• [Data provided]:
──────

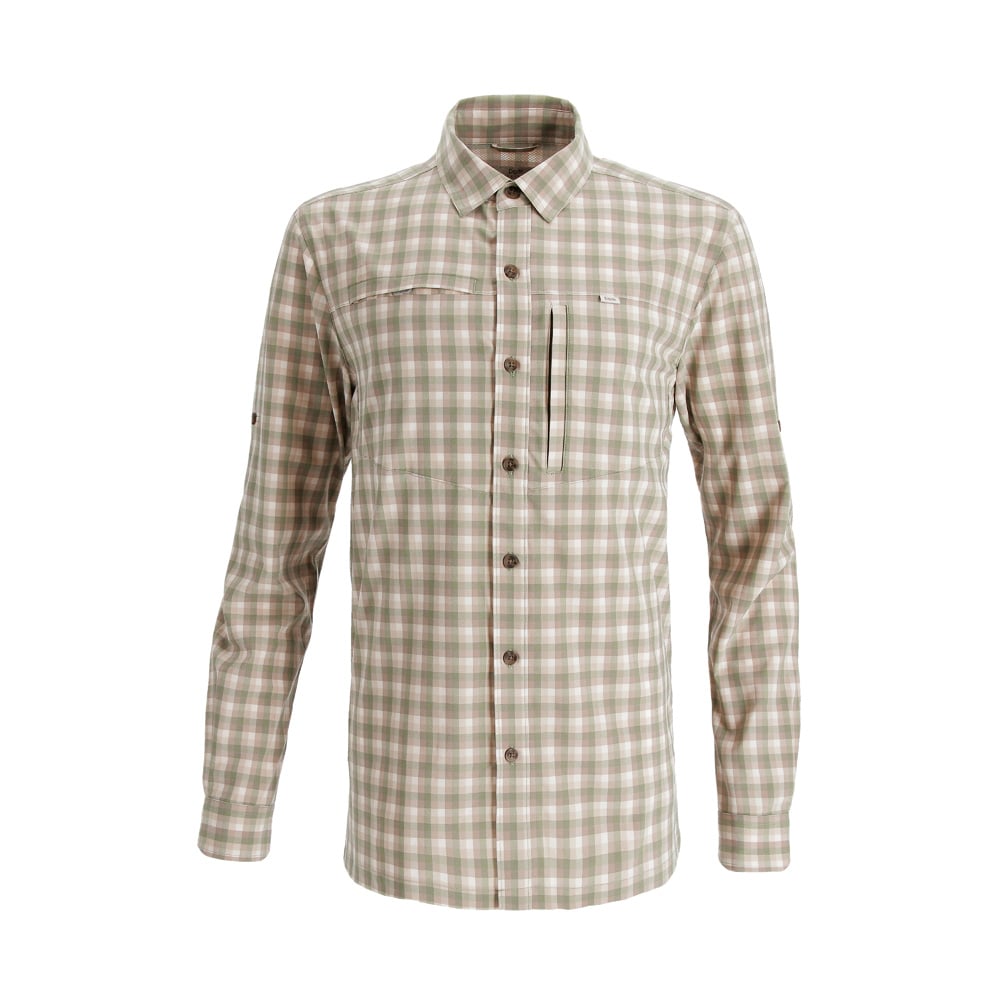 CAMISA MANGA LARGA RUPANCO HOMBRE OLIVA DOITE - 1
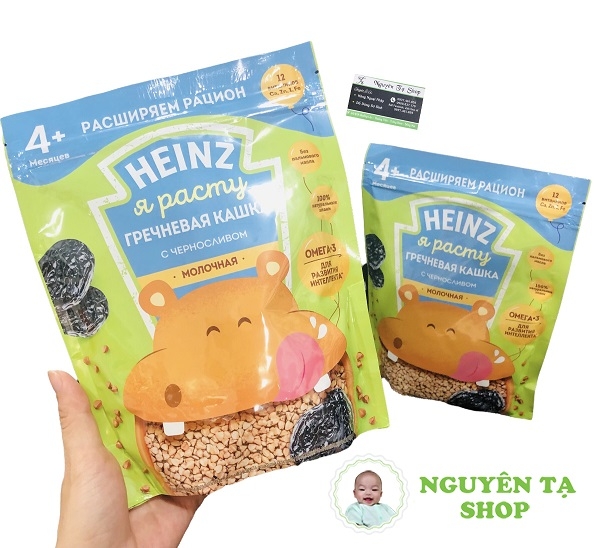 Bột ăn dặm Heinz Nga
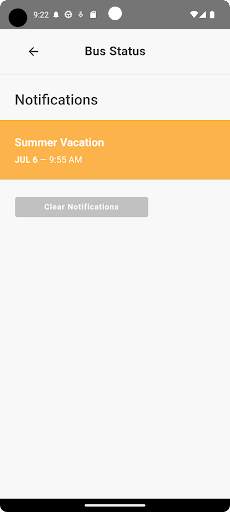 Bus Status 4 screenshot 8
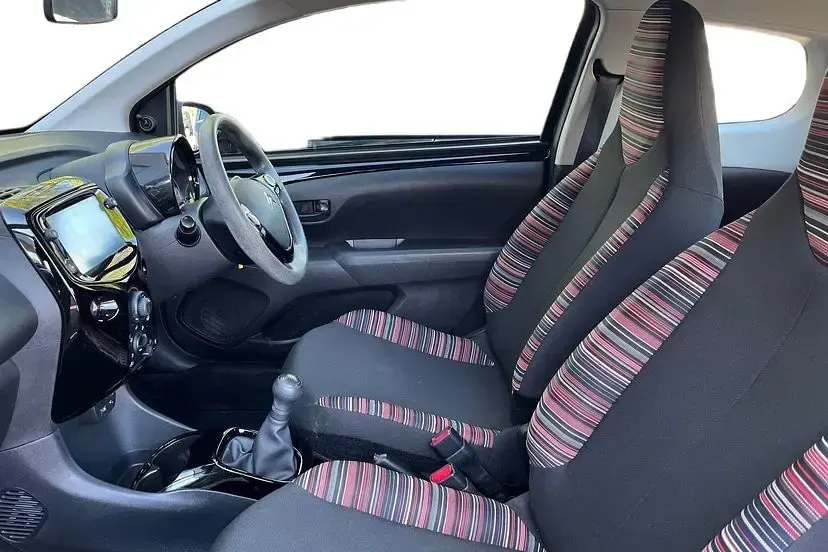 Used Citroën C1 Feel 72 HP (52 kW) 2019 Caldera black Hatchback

──────

Print the entire listing above verbatim. No picture should be included.

• [Output of the exercise]:
 CAMISA MANGA LARGA RUPANCO HOMBRE OLIVA DOITE - 1
 Bột ăn dặm Heinz Nga
 Bus Status 4 screenshot 8
 Used Citroën C1 Feel 72 HP (52 kW) 2019 Caldera black Hatchback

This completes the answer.